Color Repetition in Interior Design – Is It Even Acceptable?
When simply put, repetition of color is quite essential in interior design. Every hue is important whether used in small quantity or in huge masses throughout a room. The mind finds it easy to like colors especially during progressive recognition in their likeness. The absence of color is not something that the human mind will even consider, thus, the hue that is used dominantly on the hangings are echoed in different interior design aspects such as the table runner, the floor rug, screen, furniture covering, and the trimming of lamps. Even pictures, cushions and potteries can have a perceived likeness as the visitors gaze upon each one.
Repetition – Proof of Excellence
One of the best qualities of interior design is repeated colors. This aspect can be extended in both likeness and materials used throughout the room. An interior designer can take likeness a little further and place emotional value to it. Adding significance to physical resemblance can further the cause for color repetition. Therefore, it is not possible to say that a big davenport and an equally huge yet low-toned rug look similar. The only similarity between the two is their tone.
But if you are keen enough, the davenport and rug can become increasingly similar when seen as a means to affect the mind. They may also be considered as unifying materials in an otherwise unconverged room.
The creation of such convergences is vital. This is something that every interior designer must keep in mind.
Take a careful look once more – do you just see repeating elements? More than these, they are the unifying aspects that can harmonize design composition. Now, you have learned that displaying like elements can be referred to as having the same identity. Also, elements that present the same color or form can be converged and repeated; lastly, these same elements when used in coherence in a given space tend to become visually obvious.
Order – A Basic Aesthetic Quality
Order and orderly arrangements are pleasant to the eye. They both achieve parallelism and makes analogous forms and lines. Even varying tones, when arranged in series, become horizontally or vertically pleasant. Use these elements in painting or architecture and you would have achieved a so-called work of art.
Unity in design treatment must be emphasized at all costs. Repetition as well as methods of principality must be used with the dominant element being the point of focus.
Just to illustrate this, picture a drawing room with a Georgian fireplace. For sure, the fireplace instantly becomes the focal point in the room, therefore, embellishments must be placed on the over-mantel. The use of a vase or mirror is advisable.
Parallelism is achieved through color repetition. The use of a rug and screen which have the more or less the same greenish hue will look different in tone but, in unison, they achieve a visual coherence that the artistic will appreciate.
The use of a subordinate group inside the same room is best exemplified by that console table between two windows.
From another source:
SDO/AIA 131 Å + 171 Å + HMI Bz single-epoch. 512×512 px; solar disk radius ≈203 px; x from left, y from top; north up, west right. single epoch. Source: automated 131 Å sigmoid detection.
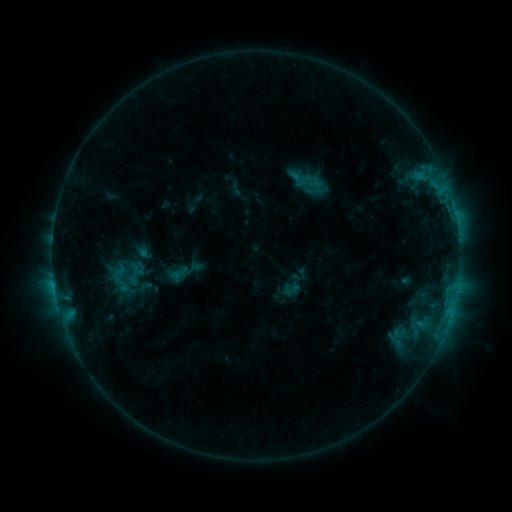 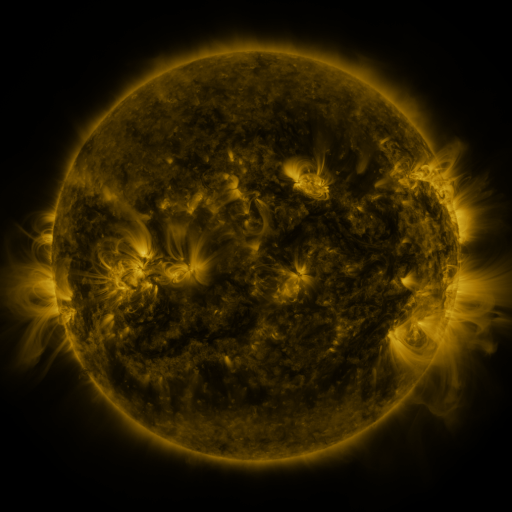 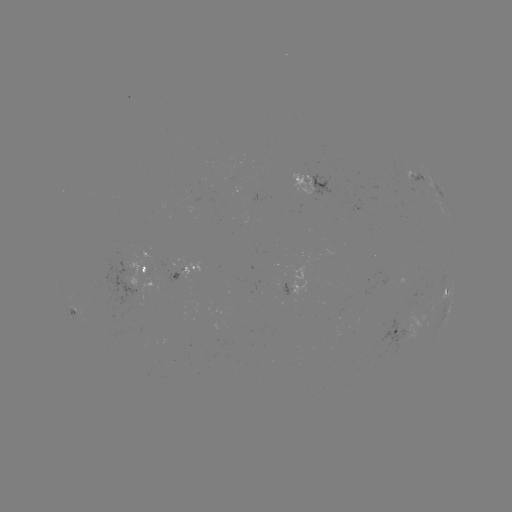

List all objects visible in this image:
sigmoid: (108, 273, 133, 292)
The wall space in that room can be adorned with an elliptical mirror or any painting with a half-elliptical top carving.
This same process is applicable on the arrangement and selection of subordinate members in this group. To conclude these fundamentals in color repetition, understand that it is all about perception at the end of the day. The power of perception and finding the resemblance in different elements should be the interior designer’s strongest points. As soon as he cultivates his color tastes, he will be able to see even the subtlest variations that is imperceptible to many.